• Emily Loe

More Than A Statistic

Look at these cool people! Their bodies might hurt on a chronic basis, yet here they are: smashing it. Reminding us that people are more than their diagnosis. The identities of those with invisible diseases and disabilities are often erased. That’s not to say that getting a diagnosis isn’t validating as it is important and can be empowering. But people are more than a statistic. Here they are smashing stigmas of their pain by being creative, active, reflective, empowered and entirely themselves. They are not defined by the label of having a chronic condition. Here they are doing cool shit like the cool people they are. Whether you're public or private about your health, remember you're more than your diagnosis.
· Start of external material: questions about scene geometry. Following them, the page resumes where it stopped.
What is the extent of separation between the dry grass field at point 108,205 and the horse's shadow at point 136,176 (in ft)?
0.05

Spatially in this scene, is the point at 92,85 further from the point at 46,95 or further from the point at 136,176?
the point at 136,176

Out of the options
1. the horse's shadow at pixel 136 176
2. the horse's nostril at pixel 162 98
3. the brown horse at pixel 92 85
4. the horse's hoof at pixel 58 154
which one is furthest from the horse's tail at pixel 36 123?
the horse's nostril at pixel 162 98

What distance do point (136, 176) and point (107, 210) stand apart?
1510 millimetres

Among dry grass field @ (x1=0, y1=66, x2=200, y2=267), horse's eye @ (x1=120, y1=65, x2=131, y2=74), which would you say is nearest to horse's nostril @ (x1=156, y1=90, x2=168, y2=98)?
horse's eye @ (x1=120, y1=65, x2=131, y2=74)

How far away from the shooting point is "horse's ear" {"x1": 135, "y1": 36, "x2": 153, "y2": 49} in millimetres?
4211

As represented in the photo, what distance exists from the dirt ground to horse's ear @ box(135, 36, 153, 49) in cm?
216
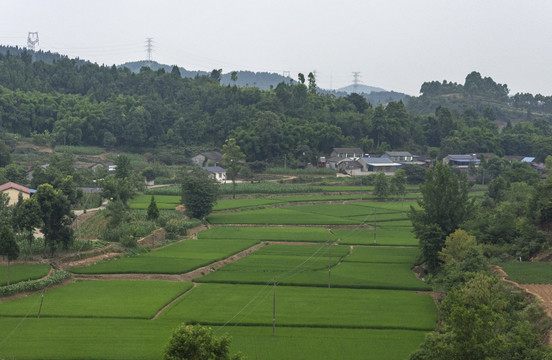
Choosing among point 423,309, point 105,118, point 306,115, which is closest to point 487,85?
point 306,115

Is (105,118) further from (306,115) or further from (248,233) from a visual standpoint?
(248,233)

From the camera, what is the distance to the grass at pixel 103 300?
1011 inches

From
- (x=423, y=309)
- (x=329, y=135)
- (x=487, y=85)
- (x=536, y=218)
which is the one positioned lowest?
(x=423, y=309)

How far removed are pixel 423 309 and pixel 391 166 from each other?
54.1 m

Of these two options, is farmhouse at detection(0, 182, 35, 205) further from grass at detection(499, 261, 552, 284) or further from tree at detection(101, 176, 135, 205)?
grass at detection(499, 261, 552, 284)

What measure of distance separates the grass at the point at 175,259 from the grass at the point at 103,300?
1928mm

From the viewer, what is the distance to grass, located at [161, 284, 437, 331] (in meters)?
25.4

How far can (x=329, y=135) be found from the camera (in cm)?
8381

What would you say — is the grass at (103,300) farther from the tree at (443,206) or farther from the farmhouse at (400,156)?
the farmhouse at (400,156)

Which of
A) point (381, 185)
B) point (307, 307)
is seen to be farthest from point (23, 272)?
point (381, 185)

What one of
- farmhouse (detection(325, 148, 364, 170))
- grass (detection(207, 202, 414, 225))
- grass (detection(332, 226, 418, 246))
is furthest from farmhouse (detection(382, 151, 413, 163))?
grass (detection(332, 226, 418, 246))

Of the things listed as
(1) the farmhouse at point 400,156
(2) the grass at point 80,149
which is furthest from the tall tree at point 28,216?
(1) the farmhouse at point 400,156

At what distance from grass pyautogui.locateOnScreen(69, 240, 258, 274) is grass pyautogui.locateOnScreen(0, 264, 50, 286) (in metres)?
1.83

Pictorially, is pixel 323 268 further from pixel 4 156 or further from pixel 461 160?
pixel 461 160
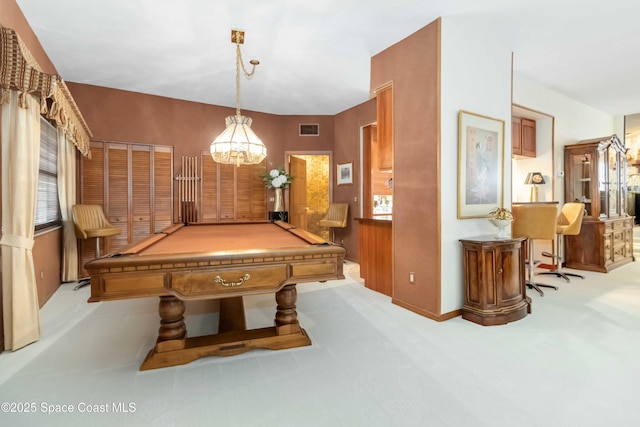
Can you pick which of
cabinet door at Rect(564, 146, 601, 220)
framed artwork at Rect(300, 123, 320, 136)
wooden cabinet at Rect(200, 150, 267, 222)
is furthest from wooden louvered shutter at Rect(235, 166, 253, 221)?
cabinet door at Rect(564, 146, 601, 220)

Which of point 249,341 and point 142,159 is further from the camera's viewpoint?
point 142,159

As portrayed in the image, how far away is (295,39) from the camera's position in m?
3.70

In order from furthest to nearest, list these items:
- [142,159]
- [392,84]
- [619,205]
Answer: [619,205] → [142,159] → [392,84]

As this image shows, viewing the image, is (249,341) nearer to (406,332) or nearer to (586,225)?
(406,332)

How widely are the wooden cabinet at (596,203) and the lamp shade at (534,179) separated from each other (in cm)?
61

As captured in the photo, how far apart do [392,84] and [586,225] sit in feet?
14.7

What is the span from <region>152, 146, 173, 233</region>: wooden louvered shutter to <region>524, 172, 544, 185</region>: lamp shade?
6367 millimetres

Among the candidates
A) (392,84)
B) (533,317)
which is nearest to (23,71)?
(392,84)

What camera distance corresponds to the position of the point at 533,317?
3326 millimetres

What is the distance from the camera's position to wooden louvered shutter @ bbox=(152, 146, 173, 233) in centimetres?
561

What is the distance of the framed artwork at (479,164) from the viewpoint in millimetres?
3406

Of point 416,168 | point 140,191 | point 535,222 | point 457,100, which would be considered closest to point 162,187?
point 140,191

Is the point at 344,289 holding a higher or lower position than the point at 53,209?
lower

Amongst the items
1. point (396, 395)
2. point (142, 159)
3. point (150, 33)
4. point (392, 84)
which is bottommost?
point (396, 395)
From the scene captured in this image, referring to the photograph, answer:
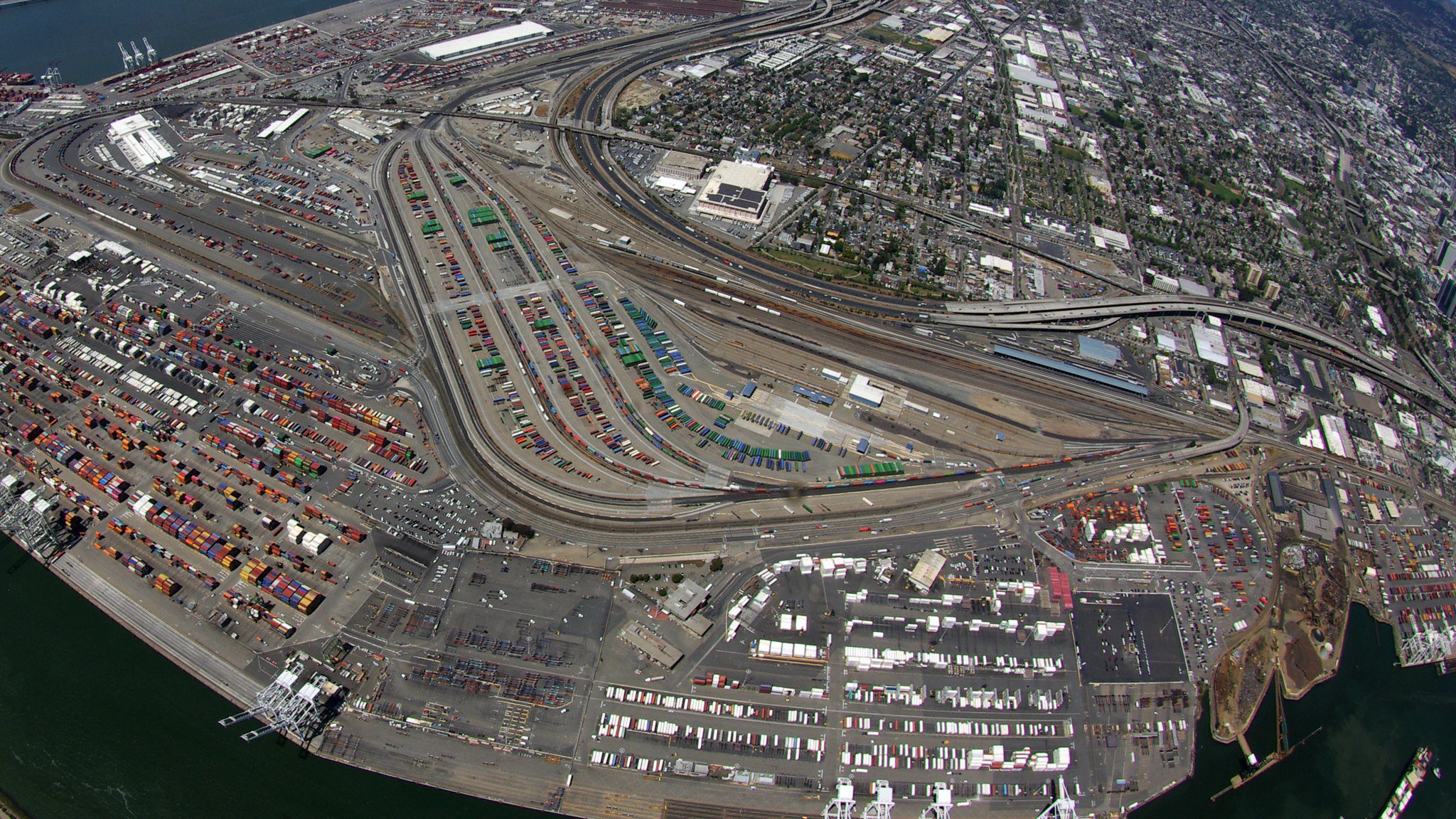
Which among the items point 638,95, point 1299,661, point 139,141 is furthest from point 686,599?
point 139,141

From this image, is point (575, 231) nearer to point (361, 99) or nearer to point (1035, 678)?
point (361, 99)

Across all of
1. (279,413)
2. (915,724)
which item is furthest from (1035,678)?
(279,413)

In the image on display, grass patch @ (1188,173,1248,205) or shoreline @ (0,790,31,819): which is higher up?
shoreline @ (0,790,31,819)

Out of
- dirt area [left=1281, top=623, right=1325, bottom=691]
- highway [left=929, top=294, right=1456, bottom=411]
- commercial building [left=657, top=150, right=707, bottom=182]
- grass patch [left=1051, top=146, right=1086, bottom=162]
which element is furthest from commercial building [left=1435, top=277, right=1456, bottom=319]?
commercial building [left=657, top=150, right=707, bottom=182]

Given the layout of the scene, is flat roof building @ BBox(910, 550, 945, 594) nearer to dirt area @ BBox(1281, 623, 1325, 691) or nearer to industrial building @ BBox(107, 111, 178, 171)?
dirt area @ BBox(1281, 623, 1325, 691)

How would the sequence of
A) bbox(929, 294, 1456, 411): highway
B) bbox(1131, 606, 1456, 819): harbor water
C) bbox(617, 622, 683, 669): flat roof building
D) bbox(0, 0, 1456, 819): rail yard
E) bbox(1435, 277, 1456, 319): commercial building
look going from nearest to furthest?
bbox(0, 0, 1456, 819): rail yard, bbox(1131, 606, 1456, 819): harbor water, bbox(617, 622, 683, 669): flat roof building, bbox(929, 294, 1456, 411): highway, bbox(1435, 277, 1456, 319): commercial building

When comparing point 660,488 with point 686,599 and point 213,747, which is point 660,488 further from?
point 213,747

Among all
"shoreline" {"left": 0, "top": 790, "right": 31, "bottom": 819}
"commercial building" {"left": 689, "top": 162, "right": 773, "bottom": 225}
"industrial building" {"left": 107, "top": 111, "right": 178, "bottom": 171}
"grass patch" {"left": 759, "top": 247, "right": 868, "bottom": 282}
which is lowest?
"grass patch" {"left": 759, "top": 247, "right": 868, "bottom": 282}
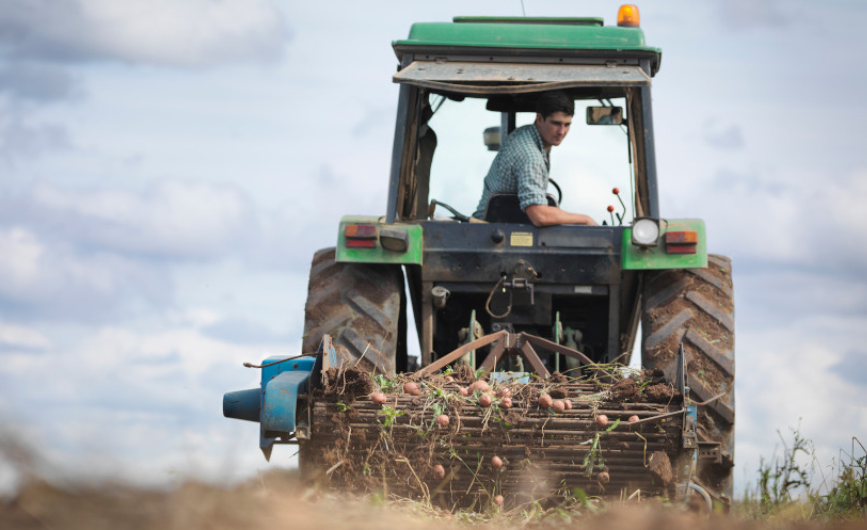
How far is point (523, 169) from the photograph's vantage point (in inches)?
253

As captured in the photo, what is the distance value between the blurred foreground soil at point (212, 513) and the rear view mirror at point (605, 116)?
330 cm

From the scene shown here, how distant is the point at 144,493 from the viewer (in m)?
3.27

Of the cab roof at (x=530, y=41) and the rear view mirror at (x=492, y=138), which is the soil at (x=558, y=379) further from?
the rear view mirror at (x=492, y=138)

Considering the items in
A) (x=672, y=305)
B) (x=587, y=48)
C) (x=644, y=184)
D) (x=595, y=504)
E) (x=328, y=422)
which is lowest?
(x=595, y=504)

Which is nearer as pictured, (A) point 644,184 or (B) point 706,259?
(B) point 706,259

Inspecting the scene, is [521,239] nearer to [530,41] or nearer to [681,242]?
[681,242]

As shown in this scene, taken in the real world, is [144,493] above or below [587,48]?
below

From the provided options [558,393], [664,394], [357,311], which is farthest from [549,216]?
[664,394]

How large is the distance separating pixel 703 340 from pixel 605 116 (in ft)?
5.82

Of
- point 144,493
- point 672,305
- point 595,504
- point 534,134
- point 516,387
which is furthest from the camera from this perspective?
point 534,134

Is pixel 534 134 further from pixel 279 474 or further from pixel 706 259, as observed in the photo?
pixel 279 474

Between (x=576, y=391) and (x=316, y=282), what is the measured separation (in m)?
1.81

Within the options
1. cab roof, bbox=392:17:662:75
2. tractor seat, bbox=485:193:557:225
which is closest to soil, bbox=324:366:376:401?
tractor seat, bbox=485:193:557:225

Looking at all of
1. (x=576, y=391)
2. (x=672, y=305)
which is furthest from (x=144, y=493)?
(x=672, y=305)
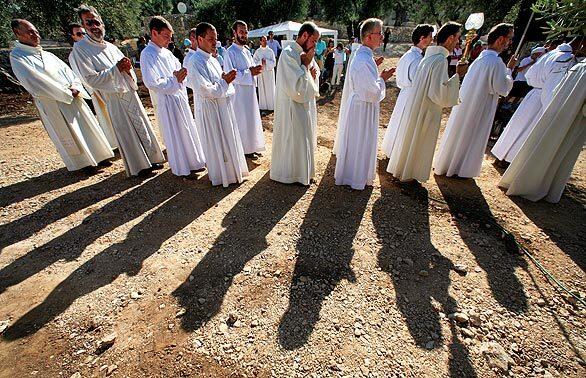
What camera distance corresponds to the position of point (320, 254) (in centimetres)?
323

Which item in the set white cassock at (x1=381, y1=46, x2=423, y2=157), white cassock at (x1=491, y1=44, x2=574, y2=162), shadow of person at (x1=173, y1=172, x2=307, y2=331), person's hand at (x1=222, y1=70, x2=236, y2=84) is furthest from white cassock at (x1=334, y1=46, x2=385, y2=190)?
white cassock at (x1=491, y1=44, x2=574, y2=162)

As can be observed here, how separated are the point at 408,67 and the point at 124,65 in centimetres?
467

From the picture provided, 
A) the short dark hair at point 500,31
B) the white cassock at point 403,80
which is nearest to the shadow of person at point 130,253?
the white cassock at point 403,80

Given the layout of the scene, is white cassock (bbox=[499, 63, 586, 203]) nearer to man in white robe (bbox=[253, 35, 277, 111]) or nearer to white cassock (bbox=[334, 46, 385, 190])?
white cassock (bbox=[334, 46, 385, 190])

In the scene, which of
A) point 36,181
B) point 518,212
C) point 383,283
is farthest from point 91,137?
point 518,212

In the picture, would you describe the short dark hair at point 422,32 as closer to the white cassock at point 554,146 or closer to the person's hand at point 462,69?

This is a project I started to celebrate the people around me. It’s a digital portrait series that shows each person in their element, being their strong, quirky, confident selves.

People in image

From left to right

Top row: Elliza Skinner, Merryn Chenoweth, Samantha Martin, Jamila Main

Bottom row: Maya Tregonning, Evie Clayton, Leah Filley, Pearl Tia Pearce-thompson, Ellie Mills

Image description: This image is a digital artwork with a background filled with blue, yellow, orange and purple dots. It has 9 people in the foreground. 4 in the top row and 5 down the bottom. Top row, first person is hanging upside down from a black rope suspended in their knee. They are wearing a red crop top, black bike shorts and have brown hair. Second person is excitedly kicking their foot and stretching their arms. They are wearing a cream polka dot dress, black tights, black runners and their hair is brown. Third person is holding their arms up to their face, covering their mouth. They are wearing a blue dress and have orange hair. The fourth person is holding their sunglasses on their head and is bending their knee to kick their leg behind them. They are wearing long earrings, a grey top with a black jacket, white pants, white shoes and have dark brown hair. On the bottom row, the first person is in a squatted position with their hands in their pockets. They are wearing brown sunglasses, yellow overalls and have light brown hair. The second person is in a handstand which looks like the number 7. Their feet to their bottom makes a horizontal line and they have one knee bent up. They are wearing blue socks, black leggings, a blue top and have green hair. The third person is sitting with their legs crossed with their hands in their pockets. They are wearing a brown dress, a pink jacket, a grey headband and have brown hair. The fourth person is standing on one leg with their other leg behind them at hip height. Their arms are in an 'L' shape. They are wearing red bike shorts, a red and orange crop top and have dark brown hair. The fifth person is facing the left while holding a yellow spray painting can. They are wearing a black flowy skirt, a purple top, hoop earrings and have pink hair.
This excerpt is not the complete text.